------ Record set ------

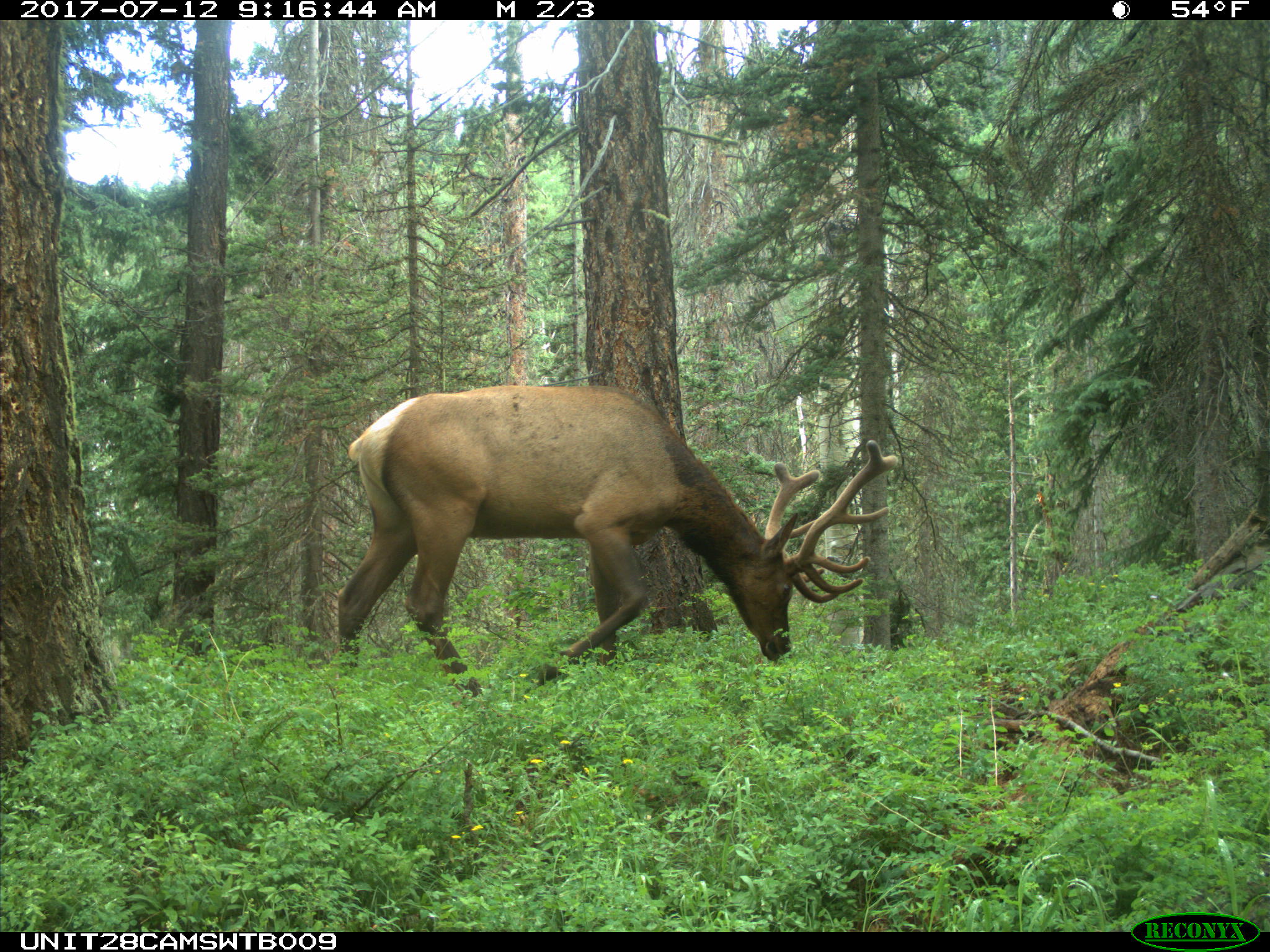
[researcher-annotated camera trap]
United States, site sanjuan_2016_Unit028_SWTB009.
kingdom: Animalia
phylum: Chordata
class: Mammalia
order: Artiodactyla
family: Cervidae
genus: Cervus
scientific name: Cervus elaphus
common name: red deer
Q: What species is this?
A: Cervus elaphus (red deer).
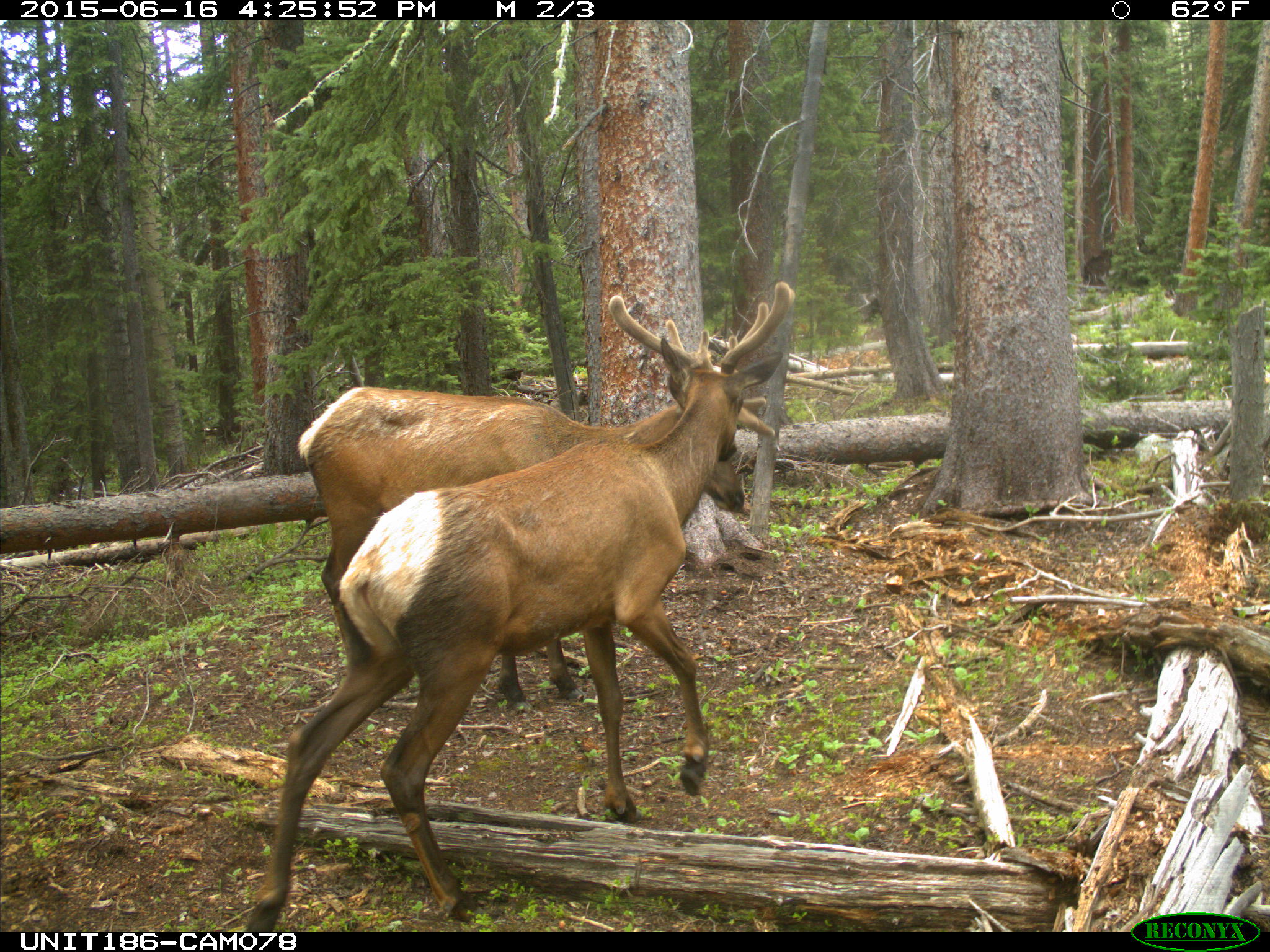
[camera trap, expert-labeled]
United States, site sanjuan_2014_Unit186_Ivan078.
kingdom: Animalia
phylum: Chordata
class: Mammalia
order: Artiodactyla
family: Cervidae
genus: Cervus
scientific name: Cervus elaphus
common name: red deer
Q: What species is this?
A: Cervus elaphus (red deer).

------

• **Task objective**:
Look through the records for the word "trap". Every line that has it should be copied.

• **Expected answer**:
[researcher-annotated camera trap]
[camera trap, expert-labeled]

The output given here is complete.